Issue A: The Legality of the “Matching Principle” for Consumables

  • The Dispute: Delta Beverages purchased consumable stocks (such as raw materials, packaging, and cleaning chemicals) during year one. Because the business operated continuously, a portion of these consumables remained unutilized at the end of the tax year and was carried over into year two. Delta Beverages sought to deduct the entire purchase cost in year one (the year of the transaction), arguing that the expenditure was fully “incurred” at that point. ZIMRA disallowed the portion corresponding to the unused consumables, arguing they did not produce income in year one.
  • The Legal Question: Does the Income Tax Act [Chapter 23:06] incorporate the accounting “matching principle” (which matches expenses to the exact revenue they generate in a given year), or does the statutory definition of “expenditure incurred” require immediate deduction in full?

Issue B: The Deductibility of Statutory Prepayments (Excise Duty & Insurance)

  • The Dispute: Delta Beverages claimed deductions for prepayments that straddled two tax years, specifically annual insurance premiums and advance payments of excise duty on clear beer cleared from its factory. ZIMRA disallowed these deductions.
  • The Legal Question: Can a taxpayer deduct an expenditure in the current tax year if the underlying legal obligation or service delivery only matures or occurs in a subsequent tax year?

Issue C: Deductibility of Royalties paid by a “Non-Party” to a Franchise Agreement

  • The Dispute: ZIMRA disallowed Delta Beverages’ deductions for royalty payments. ZIMRA argued that the underlying franchise and royalty contracts were signed between the Dutch Co and the Holding Company (Delta Corporation), not the operating subsidiary (Delta Beverages). ZIMRA asserted there was no contractual nexus (privity of contract) between the taxpayer and the intellectual property owner. Furthermore, ZIMRA contended that trademarks do not generate income on their own and are therefore not deductible under Section 15(2)(a).
  • The Legal Question: Can a subsidiary deduct royalty payments made under a contract signed by its parent company if the subsidiary has ratified the contract internally and is the sole operating user of the intellectual property?
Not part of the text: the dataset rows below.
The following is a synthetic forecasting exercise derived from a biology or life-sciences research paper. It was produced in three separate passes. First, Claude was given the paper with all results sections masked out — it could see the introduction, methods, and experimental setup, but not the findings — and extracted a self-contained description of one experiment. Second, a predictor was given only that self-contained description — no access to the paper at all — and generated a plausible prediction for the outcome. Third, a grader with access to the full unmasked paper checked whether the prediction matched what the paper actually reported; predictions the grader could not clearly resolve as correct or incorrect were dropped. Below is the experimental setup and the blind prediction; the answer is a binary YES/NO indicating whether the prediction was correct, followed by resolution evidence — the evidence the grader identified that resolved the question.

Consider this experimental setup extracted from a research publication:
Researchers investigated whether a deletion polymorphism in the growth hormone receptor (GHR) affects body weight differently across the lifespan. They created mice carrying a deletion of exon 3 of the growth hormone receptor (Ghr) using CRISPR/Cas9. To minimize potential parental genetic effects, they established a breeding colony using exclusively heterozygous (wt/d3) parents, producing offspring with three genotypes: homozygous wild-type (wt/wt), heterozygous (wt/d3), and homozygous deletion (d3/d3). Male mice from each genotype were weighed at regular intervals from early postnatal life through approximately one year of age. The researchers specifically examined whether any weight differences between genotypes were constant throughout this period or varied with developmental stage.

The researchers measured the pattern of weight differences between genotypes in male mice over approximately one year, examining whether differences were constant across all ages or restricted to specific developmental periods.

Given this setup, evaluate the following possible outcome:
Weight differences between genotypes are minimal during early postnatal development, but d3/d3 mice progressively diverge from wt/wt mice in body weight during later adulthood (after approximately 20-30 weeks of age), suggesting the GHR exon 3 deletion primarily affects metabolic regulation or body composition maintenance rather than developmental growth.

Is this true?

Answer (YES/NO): NO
Do international trademarks directly produce income?

Issue D: The Turnover-Based Technical Fees vs. Section 98 Tax Avoidance (GAAR)

  • The Dispute: Under the TSA, Delta Beverages paid technical fees computed as 1.5% of its gross turnover. During trial, it emerged that while the Dutch Co charged the Zimbabwean entity 1.5% of turnover, the South African sub-contractor that actually performed the services on behalf of the Dutch Co billed on a conservative “cost-plus-markup” basis. The witness for Delta Beverages failed to explain this structural pricing discrepancy. The Special Court found that this failure “might have been fatal” if ZIMRA had invoked Section 98, but because ZIMRA’s Commissioner did not expressly base the assessment on Section 98, the Special Court allowed the deduction.
  • The Legal Question: Is the Special Court for Income Tax Appeals limited to reviewing the specific statutory provisions cited by ZIMRA’s Commissioner, or must the court actively investigate and apply Section 98 (GAAR) if a transaction displays clear hallmarks of tax avoidance?

Issue E: Double Deductions and Inventory Revaluation Adjustments

  • The Dispute: Delta Beverages claimed a deduction of $603,792 for inventory revaluation in the 2010 tax year in terms of Paragraph 4 of the Second Schedule of the Act. ZIMRA disallowed this, claiming it amounted to a double deduction because the underlying stock values had already been factored into the calculation of gross profit.
  • The Legal Question: Did the inventory revaluation adjustment result in a double claim for expenditure, or was it a legally recognized accounting adjustments permitted by the Second Schedule?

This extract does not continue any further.